■ **Tareas del ejercicio**:
A - Resume en dos oraciones el texto sobre el Estado democrático.
B - Devuelve, sin ningún cambio, el pasaje del texto sobre el Estado democrático que va desde "A la larga, no" hasta "del Estado mismo.".
═════ Texto de lectura
A la larga, no son los contenidos los que definen el destino histórico de un gobernante. Son las formas. Porque forma es el Estado, a cuya sola administración atañe su tarea. Y porque, al fin, en esa red de formas reguladas se decide lo único que al ciudadano importa: la garantía plena de su independencia respecto del Estado mismo.

La ausencia de tradiciones parlamentarias arraigadas en la España de los últimos dos siglos ha generado, desde 1978, una práctica de gobierno estrictamente inversa. Estado democrático, en el sentido más fuerte del término, es aquel que sabe que su fortalecimiento pasa por el metódico y permanente recorte de sus excesos de poder sobre los ciudadanos. Y que eso exige, como condición primera, la limitación de las prerrogativas inmensas de aquellos que ejercen el mando. Sin eso, todo lo demás –y, ante todo, el ejercicio electoral mismo– queda en poco más que una liturgia, cuando no en una vulgar coartada.
══════════
═════ Material proporcionado
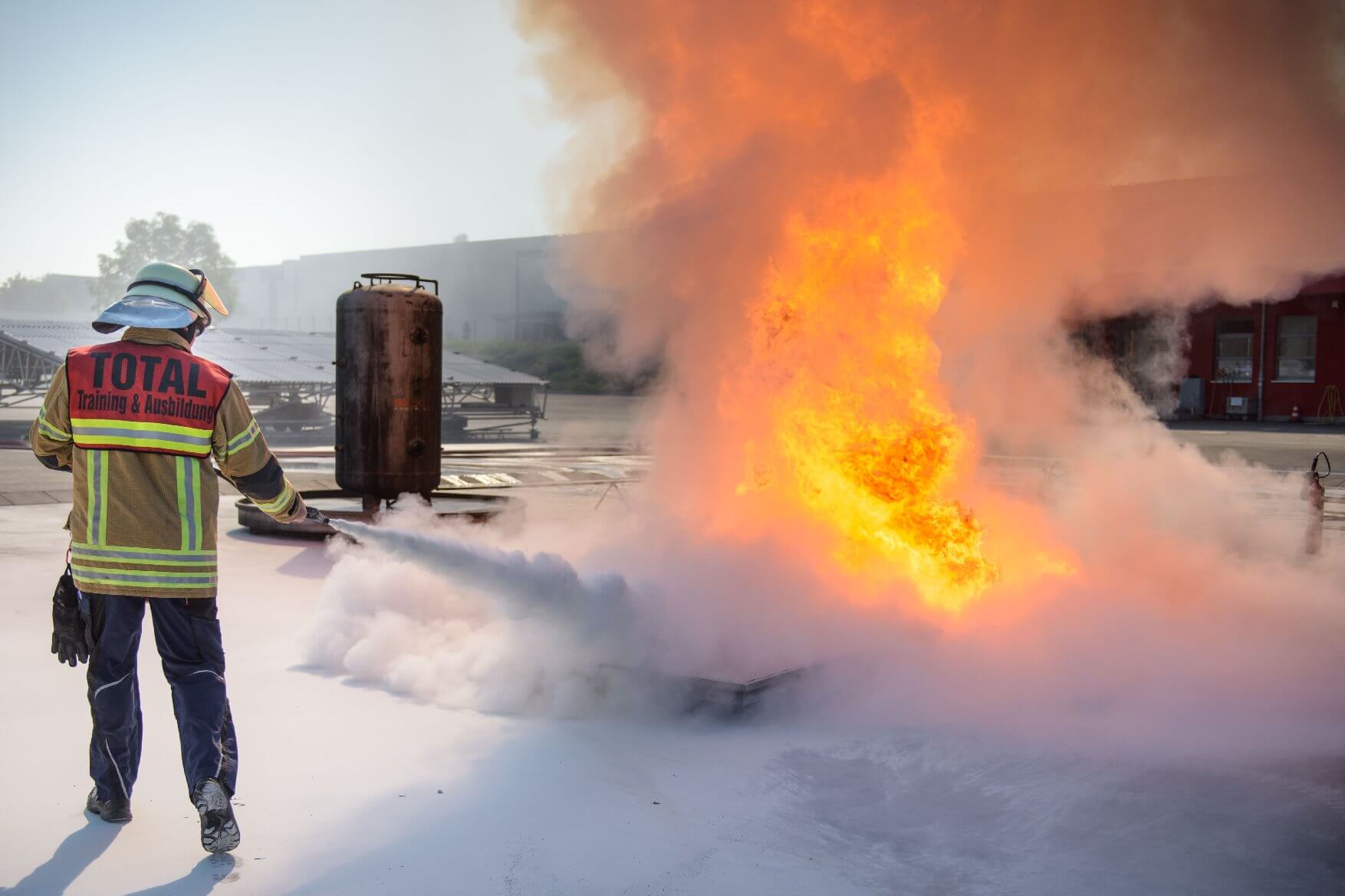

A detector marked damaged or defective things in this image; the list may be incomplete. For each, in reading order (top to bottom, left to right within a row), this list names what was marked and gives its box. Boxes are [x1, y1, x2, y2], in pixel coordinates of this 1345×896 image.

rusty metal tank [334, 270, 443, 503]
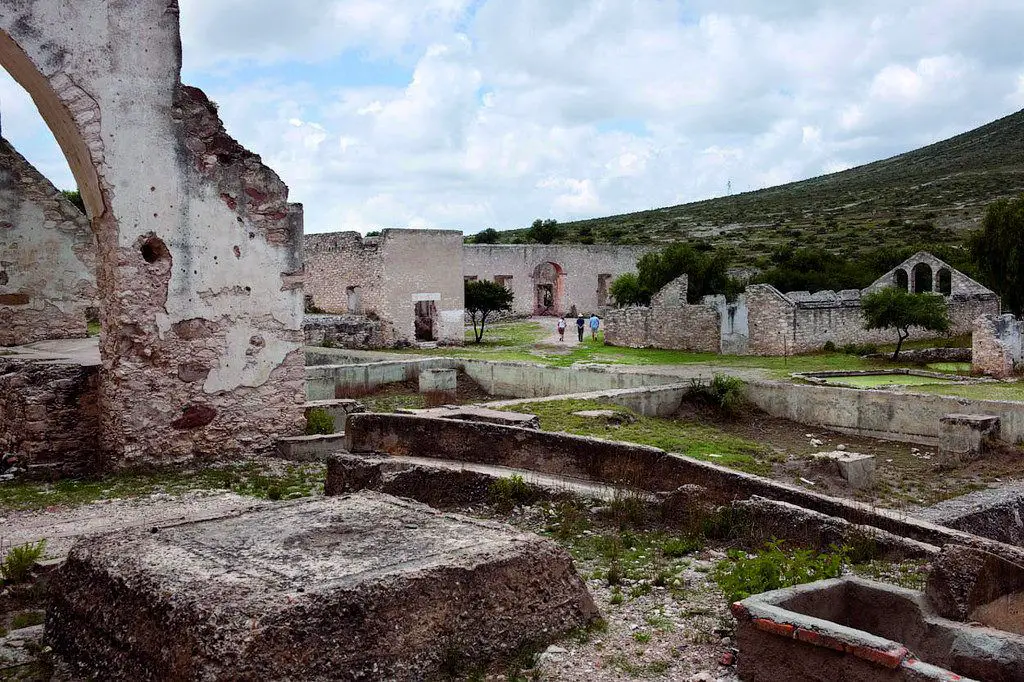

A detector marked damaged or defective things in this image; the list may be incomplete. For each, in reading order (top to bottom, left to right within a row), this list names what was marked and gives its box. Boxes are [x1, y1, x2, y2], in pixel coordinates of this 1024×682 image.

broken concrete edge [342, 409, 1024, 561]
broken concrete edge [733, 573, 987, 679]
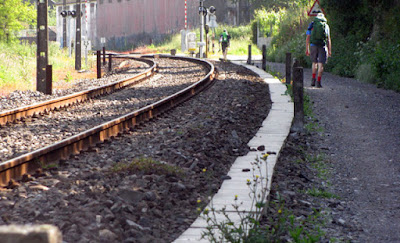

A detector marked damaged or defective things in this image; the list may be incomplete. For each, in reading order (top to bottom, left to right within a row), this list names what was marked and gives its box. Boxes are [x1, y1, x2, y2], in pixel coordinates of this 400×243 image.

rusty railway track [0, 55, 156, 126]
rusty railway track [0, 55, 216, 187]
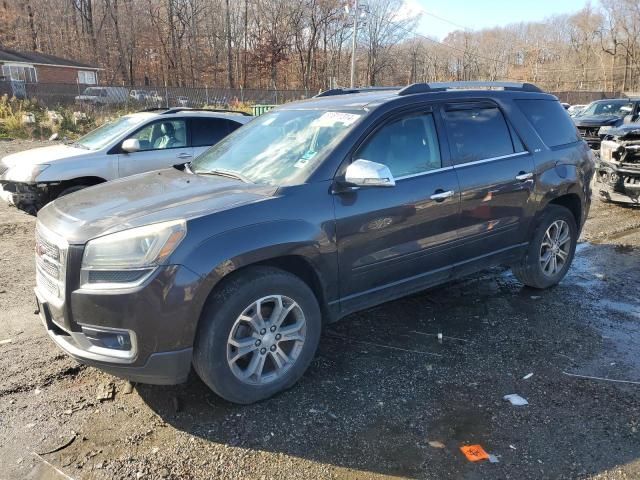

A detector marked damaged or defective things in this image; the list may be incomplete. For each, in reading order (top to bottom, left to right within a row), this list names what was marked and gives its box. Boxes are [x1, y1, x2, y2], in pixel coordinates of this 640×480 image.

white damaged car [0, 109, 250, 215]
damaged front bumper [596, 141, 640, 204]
══════════
■ **Resultados del ejercicio**:
A - El texto sostiene que no son los contenidos sino las formas las que definen el destino histórico de un gobernante, porque en esas formas se decide la garantía plena de la independencia del ciudadano respecto del Estado. Añade que la falta de tradiciones parlamentarias arraigadas en España ha producido desde 1978 una práctica de gobierno inversa, cuando un Estado democrático debe recortar sus excesos de poder y limitar las prerrogativas de quienes mandan, ya que sin eso incluso las elecciones quedan en liturgia o coartada.

B -
A la larga, no son los contenidos los que definen el destino histórico de un gobernante. Son las formas. Porque forma es el Estado, a cuya sola administración atañe su tarea. Y porque, al fin, en esa red de formas reguladas se decide lo único que al ciudadano importa: la garantía plena de su independencia respecto del Estado mismo.